UbiVac is a clinical stage immuno-oncology company that offers a pipeline of groundbreaking immunotherapies in preclinical and clinical trials.

Since 2005 the company has been engaged in the research, development and testing of therapeutic immunotherapy strategies to combat cancer and infectious diseases.

UbiVac’s lead product, DPV-001 (DRibble), is a first in class DC-targeted complex immune activator and vaccine/combination immunotherapy that is “off-the-shelf” and in a National Cancer Institute-supported Phase II clinical trial for the adjuvant treatment of non-small cell lung cancer (NSCLC). Results of this clinical trial document that DPV-001 induces and/or boosts the immune response in every patient who received the immunotherapy.

The Healthy Immune System

The body’s immune system is designed to preserve normal organisms in a state of health and attack foreign entities that it determines are abnormal. This is generally successful. However, with cancer cells, often these are not seen as abnormal. Therefore, these cells are not—in some cases—targeted for attack and destroyed by the immune system.

Now many scientists believe that everyone develops cancer in his or her lifetime.

In other cases, though, cancer cells are targeted and destroyed. Each person is different and immune systems differ in their reaction to cancer and other abnormal cells. Now many scientists believe that everyone develops cancer in his or her lifetime, but in some the cancer is recognized by the immune system and kept under control, while in others, the cancer is not recognized by the immune system and the cancer is able to spread or metastasize.

UbiVac’s pipeline of technologies and vaccines level the playing field by arming the immune system with the ability to recognize cancer cells. It is thought that many or most patients with cancer fail to recognize their cancer. Since immune recognition of cancer is critical for a patient’s response to checkpoint blockade and many other therapies, UbiVac’s patented technology that can induce or boost immunity against a broad spectrum of cancer targets, including the recently described non-mutated shared cancer neoantigens, is considered highly complementary to current and developing drug portfolios across the pharmaceutical and biotechnology industry. Since DPV-001 can induce or boost immunity against a large number of cancer targets, this makes it much harder for cancer cells to downregulate all of the targets so they can escape immune detection and elimination.

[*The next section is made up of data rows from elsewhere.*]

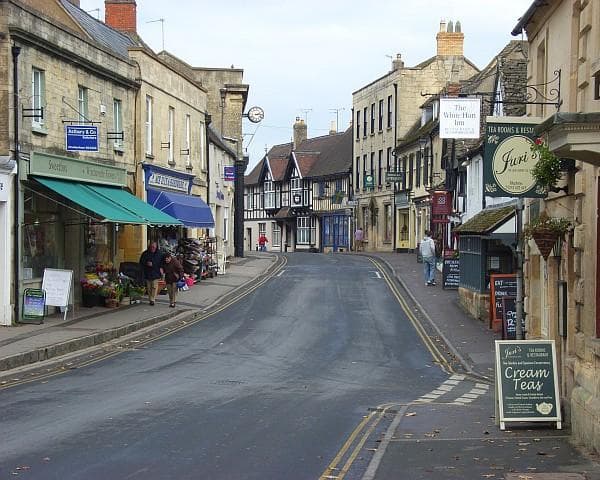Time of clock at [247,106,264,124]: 2:15
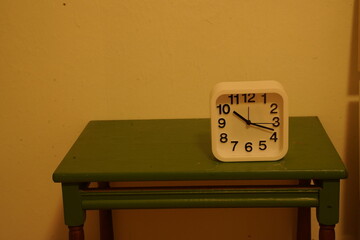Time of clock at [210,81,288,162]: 10:17
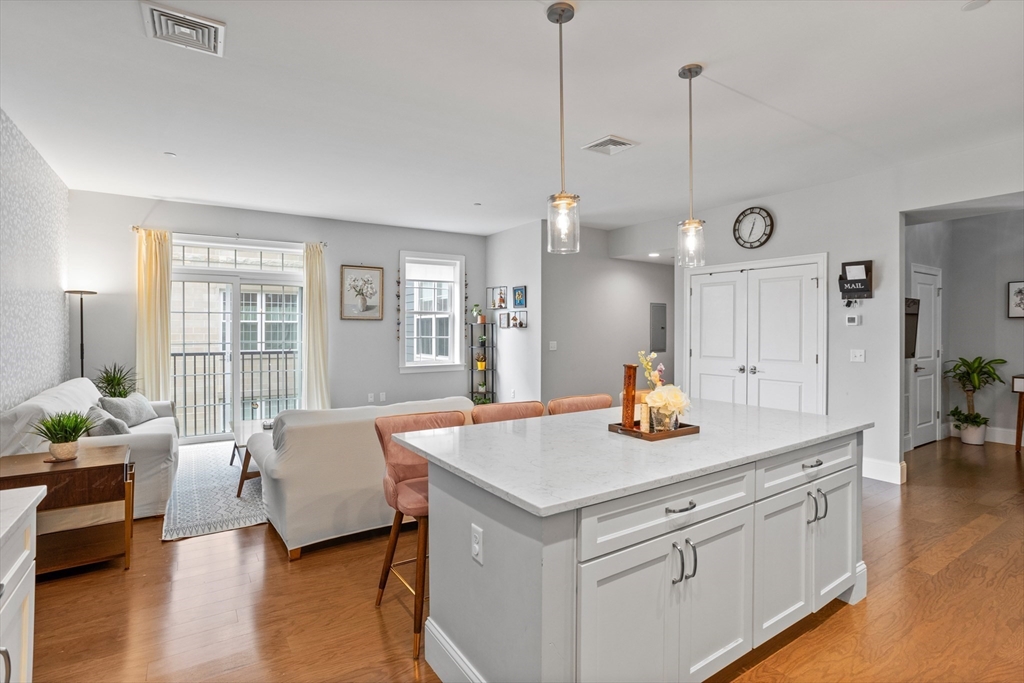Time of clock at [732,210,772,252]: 12:33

UbiVac’s technology may be highly complementary to current and developing drug portfolios across the pharmaceutical industry.

Immunotherapy can help target cancer cells in various ways. One way is by inducing B cells to make antibodies that can turn off tumor cell function, destroy the cancer itself, or prevent metastases. Recent reports strengthen B cell immune responses as an important effector mechanism that is activated by UbiVac’s DPV-001 (PMID: 35305314PMID: 35231421). Another is by inducing T cells that can recognize and destroy cancer cells. A third way is by inducing innate elements of the immune system, including NK cells, to destroy cancer. UbiVac’s DRibble technology can enable all three of these mechanisms of immune-mediated destruction of cancer cells.

In collaboration with partners, UbiVac is excited to be initiating combination immunotherapy trials for advanced or metastatic head and neck cancer. Opened in late 2021, this trial is the first of its kind exploiting the costimulatory potential of anti-GITR. Based on strong preclinical data, UbiVac believe’s that this trial holds substantial promise for improved outcomes for patients with cancer.

Combining UbiVac’s DPV-001 with TIL

UbiVac’s founders have more than 30 years preclinical and clinical experience in Adoptive Cellular Immunotherapy with T and NK cells and are preparing to launch cell-based therapies. In addition to developing off-the-shelf cellular therapies, UbiVac believes that its immune activating and vaccine technology will be useful in providing boosters to patients receiving tumor-infiltrating lymphocytes (TIL). These boosters would provide stimulation in non-suppressed regions and might amplify and maintain the effector function of transferred TIL.